Future – Future
“Mask Off” boasts the most becoming production since 2015’s “Blood on the Money.” With help from Frank Dukes, Metro Boomin wraps a melancholy flute melody from 1973’s “Prison Song” around a trap beat. Elsewhere on this fun but exhausting seventeen-track Diary of a Mad Mollywife, he waves a Draco, hopes to link up with a dead buddy (“Fed Did a Sweep”), and remembers, over a tinkling piano, a woman who didn’t leave him when was broke. After an uncertain start, the album sticks to his tried-and-true; recording is a job, and just like it’s hard and not to mention undesirable to go to work high or drunk I doubt he parties as much as he claims. It’s just as easy to imagine Nayvadius Wilburn chilling with a glass of prosecco and watching a Manchester by the Sea screener. He’s so professional he released another dozen or so tracks last week. Stay tuned.
Jidenna – The Chief
If the album sleeve teases the memory, think Middle Man, the 1980 album by Boz Scaggs that boasted his last couple pop hits before an eight-year hiatus and well remunerated respite in the Bay Area. Two years before Avalon, Scaggs presented himself as a smoothie with a taste for vulgar pleasures and not above shaming women who violated his ridiculous modes of behavior. This debut by the Wisconsin Rapids native, nominated for a Grammy two years ago for a Janelle Monae collar, sports a few good beats, which, considering his ambition to be an all-things-to-everyone star in the mold of Taylor Swift, Beyonce and early Kanye, matters a lot.
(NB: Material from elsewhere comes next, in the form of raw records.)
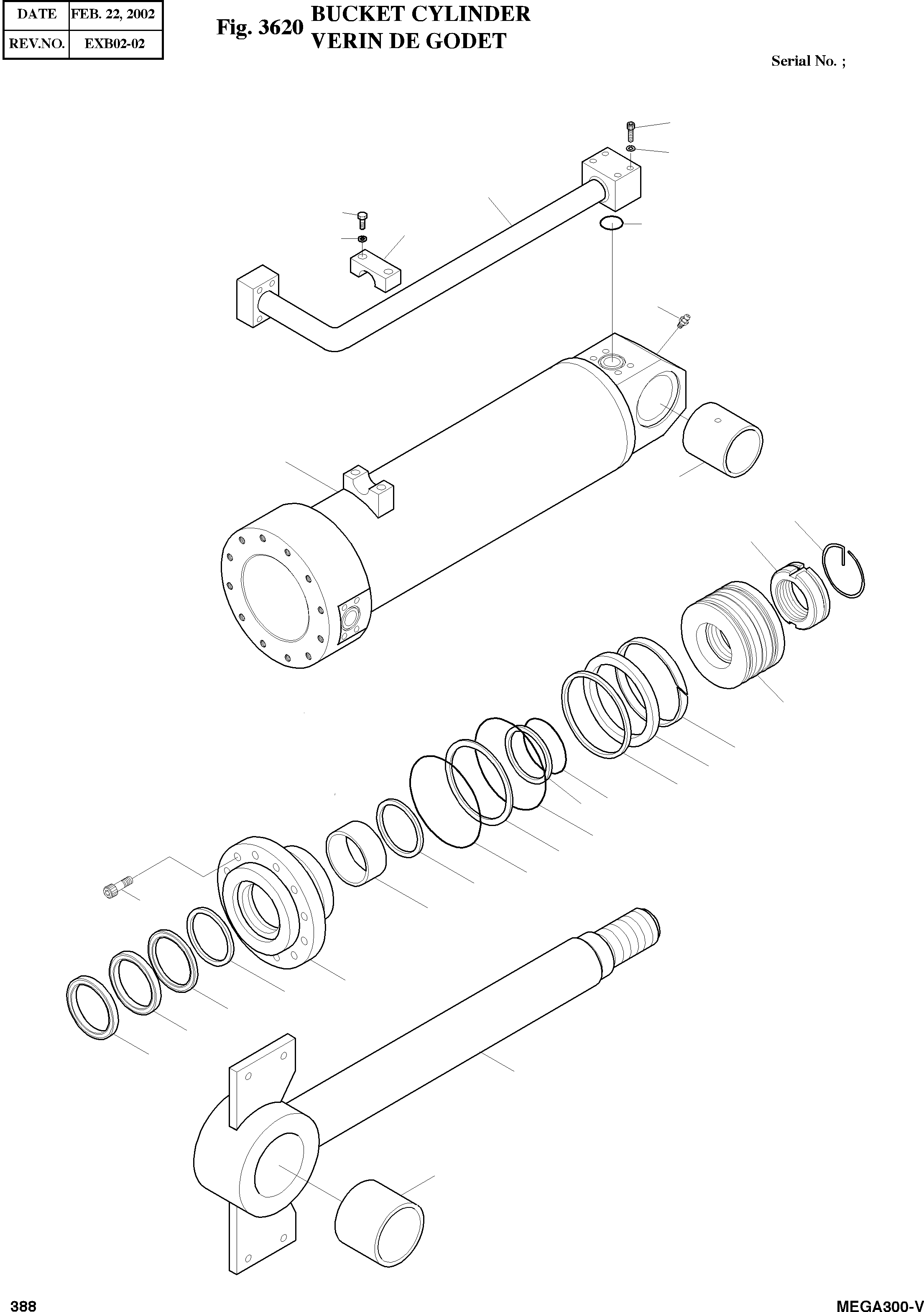 | DATE | FEB. 22, 2002 |
|---|---|
| REV.NO. | EXB02-02 |

Fig. 3620 BUCKET CYLINDER
VERIN DE GODET

Serial No. ;

388

MEGA300-V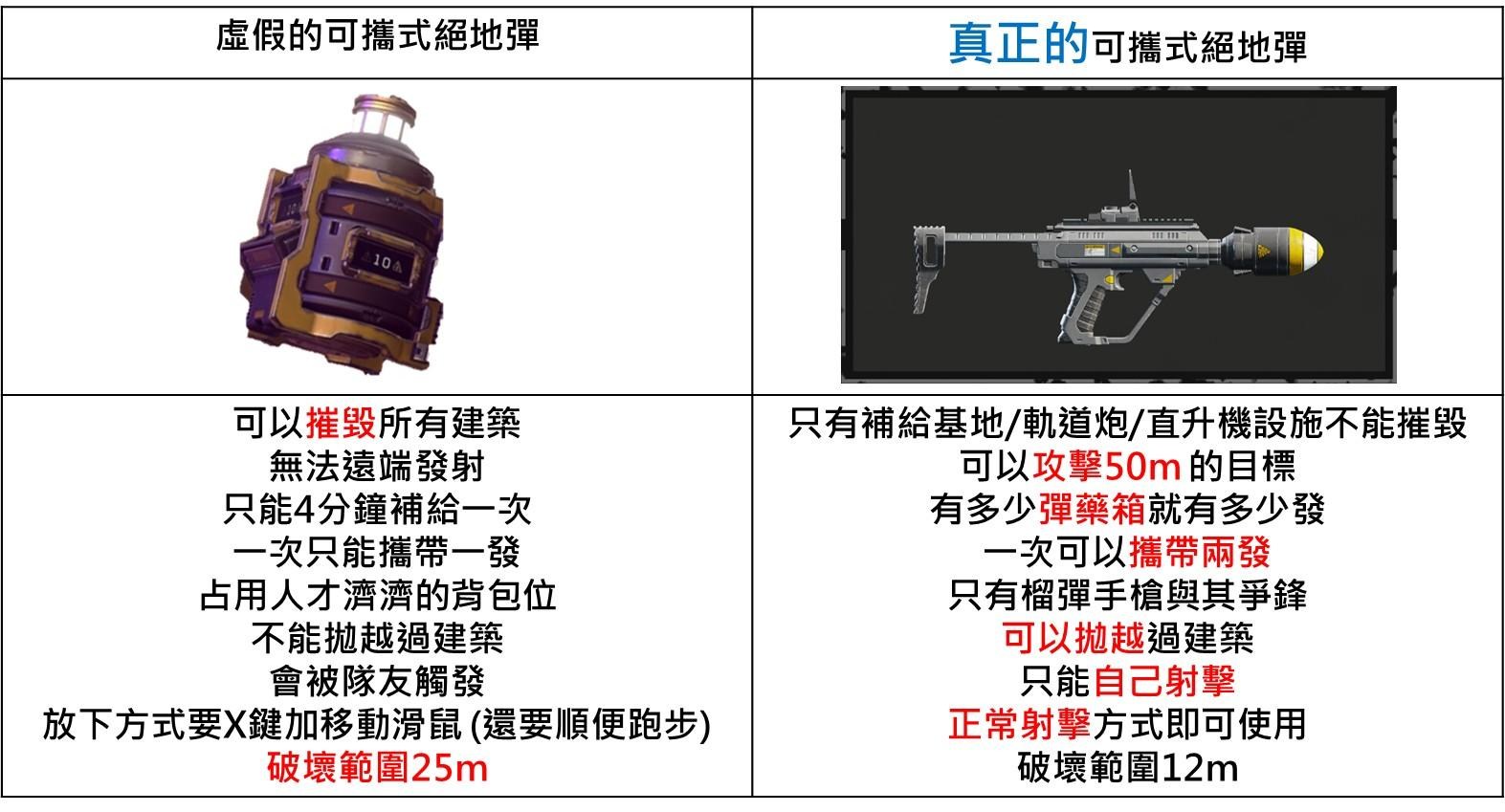 | 虛假的可攜式絕地彈 | 真正的可攜式絕地彈 |
|---|---|
| 10 | |
| 可以摧毀所有建築<br>無法遠端發射<br>只能4分鐘補給一次<br>一次只能攜帶一發<br>占用人才濟濟的背包位<br>不能拋越過建築<br>會被隊友觸發<br>放下方式要X鍵加移動滑鼠 (還要順便跑步)<br>破壞範圍25m | 只有補給基地/軌道炮/直升機設施不能摧毀<br>可以攻擊50m 的目標<br>有多少彈藥箱就有多少發<br>一次可以攜帶兩發<br>只有榴彈手槍與其爭鋒<br>可以拋越過建築<br>只能自己射擊<br>正常射擊方式即可使用<br>破壞範圍12m |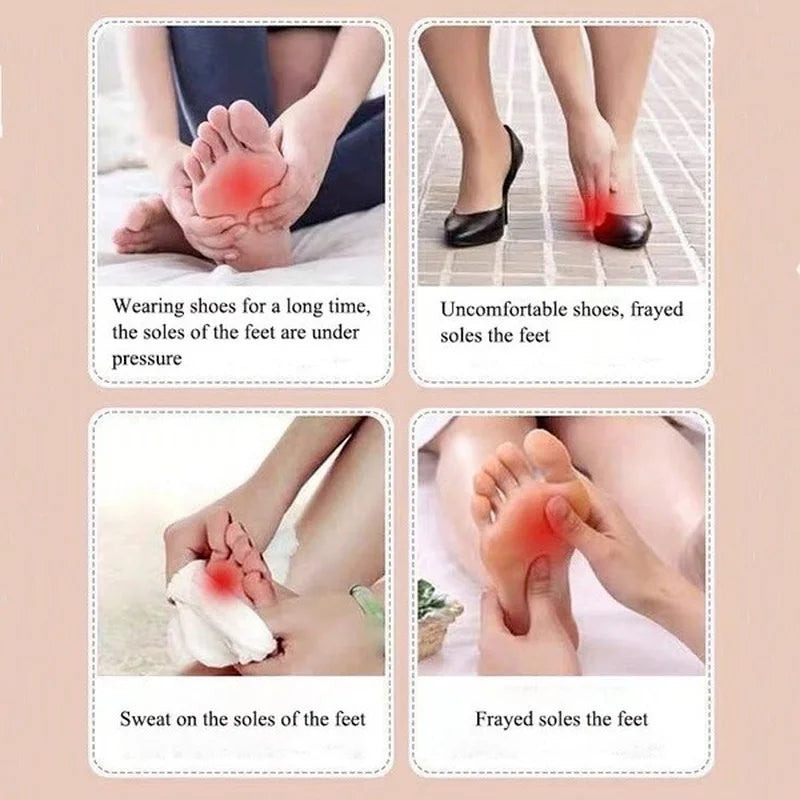 Wearing shoes for a long time, the soles of the feet are under pressure

Uncomfortable shoes, frayed soles the feet

Sweat on the soles of the feet

Frayed soles the feet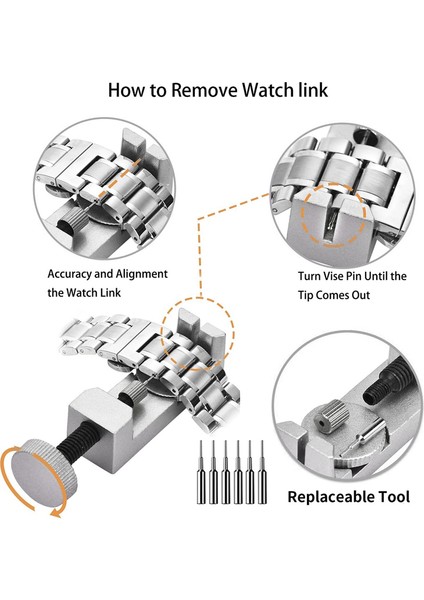 How to Remove Watch link

Accuracy and Alignment the Watch Link

Turn Vise Pin Until the Tip Comes Out

Replaceable Tool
Whether the title track depicts a fantasy or records true events (as a young man meeting Bill Clinton, as an older one meeting Obama) matters less than the “Juicy”/”We Made It” bravado and that grinding post-industrial beat. On “Trampoline” he interpolates a Sinatra lyric and an aerobic up-down beat to praise a woman who may or may not strip for a living and who may or may not have “a doctorate in medicine.” As with Boz, I suspect the progressivism is a come-on.